Minimalist phishing scams



  • [b]From:[/b] nicole-rho​des@sbcglob​al.net

    [b]Subject:[/b] Your email ID has won £1,000,000.00 in the Telecom Xmas Splash. Send‏

    [b]Message:[/b]

    Names.

    Country..


    Well, at least it's the most minimalist I've ever seen. Only because I've seen many like it I know I'm "supposed" to send my name, address, telephone, credit card number etc.

    What next? Just a subject line that says "bend over" ? Or simply "etc. etc." ?



  •  I congratulate your email ÏD with winning 1 mil. Have you asked it what it's going to do with all that money?  :)



  • This raises an interesting theoretical question: how small can a scam email be and still be clearly recognizable as a scam?



  • @C4I_Officer said:

    Well, at least it's the most minimalist I've ever seen. Only because I've seen many like it I know I'm "supposed" to send my name, address, telephone, credit card number etc.

    What next? Just a subject line that says "bend over" ? Or simply "etc. etc." ?

    Reminds me of the mugger in LA Story. If anybody's seen that... the joke is that there are so many muggings in LA that the muggers just line up next to the ATM machine, and every person who takes cash out just hands all the cash directly to the mugger.
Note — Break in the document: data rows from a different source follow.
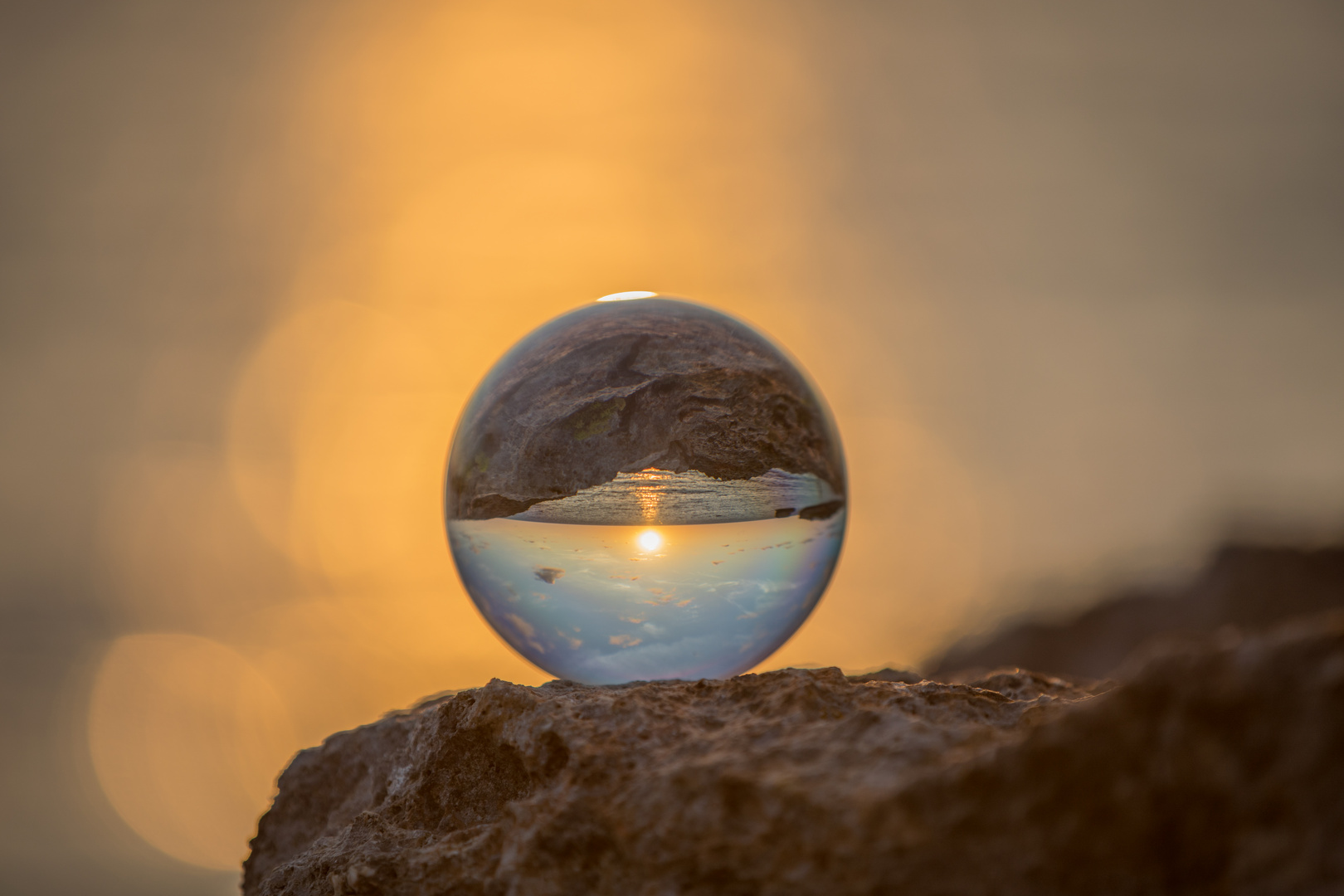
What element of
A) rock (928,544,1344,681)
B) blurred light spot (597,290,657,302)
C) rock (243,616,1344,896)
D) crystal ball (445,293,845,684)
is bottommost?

  • @Someone You Know said:

    This raises an interesting theoretical question: how small can a scam email be and still be clearly recognizable as a scam?

    scam or spam?  I'd recognize spam as soon as I saw the guid-for-an-email-address in the sender field.  Scams require some sort of keyword like "inheritance", "$1,000,000", or vi4gr4



  • @Someone You Know said:

    This raises an interesting theoretical question: how small can a scam email be and still be clearly recognizable as a scam?
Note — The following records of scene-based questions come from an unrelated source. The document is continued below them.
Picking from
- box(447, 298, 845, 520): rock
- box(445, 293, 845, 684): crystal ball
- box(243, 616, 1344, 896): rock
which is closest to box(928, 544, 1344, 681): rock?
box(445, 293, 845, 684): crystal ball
    If an email scams in the woods where no one sees it, is it still a scam?



  • @b-redeker said:

    @Someone You Know said:

    This raises an interesting theoretical question: how small can a scam email be and still be clearly recognizable as a scam?

    If an email scams in the woods where no one sees it, is it still a scam?
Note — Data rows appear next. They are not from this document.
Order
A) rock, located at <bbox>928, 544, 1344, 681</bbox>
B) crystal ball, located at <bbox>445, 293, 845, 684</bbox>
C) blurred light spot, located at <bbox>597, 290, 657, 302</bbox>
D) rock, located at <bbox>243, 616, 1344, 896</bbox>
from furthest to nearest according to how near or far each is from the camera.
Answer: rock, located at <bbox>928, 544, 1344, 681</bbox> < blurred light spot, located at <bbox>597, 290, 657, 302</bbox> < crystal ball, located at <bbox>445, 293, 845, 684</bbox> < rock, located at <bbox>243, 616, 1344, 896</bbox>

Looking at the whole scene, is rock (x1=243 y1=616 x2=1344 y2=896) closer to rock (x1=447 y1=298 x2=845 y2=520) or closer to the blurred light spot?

    Could God create a scam so good that even He would fall for it?



  • @HighlyPaidContractor said:

    @b-redeker said:

    @Someone You Know said:

    This raises an interesting theoretical question: how small can a scam email be and still be clearly recognizable as a scam?

    If an email scams in the woods where no one sees it, is it still a scam?

    Could God create a scam so good that even He would fall for it?

    How much spam would a scam email spam if a spam email could spam a scam?



  • @Someone You Know said:

    This raises an interesting theoretical question: how small can a scam email be and still be clearly recognizable as a scam?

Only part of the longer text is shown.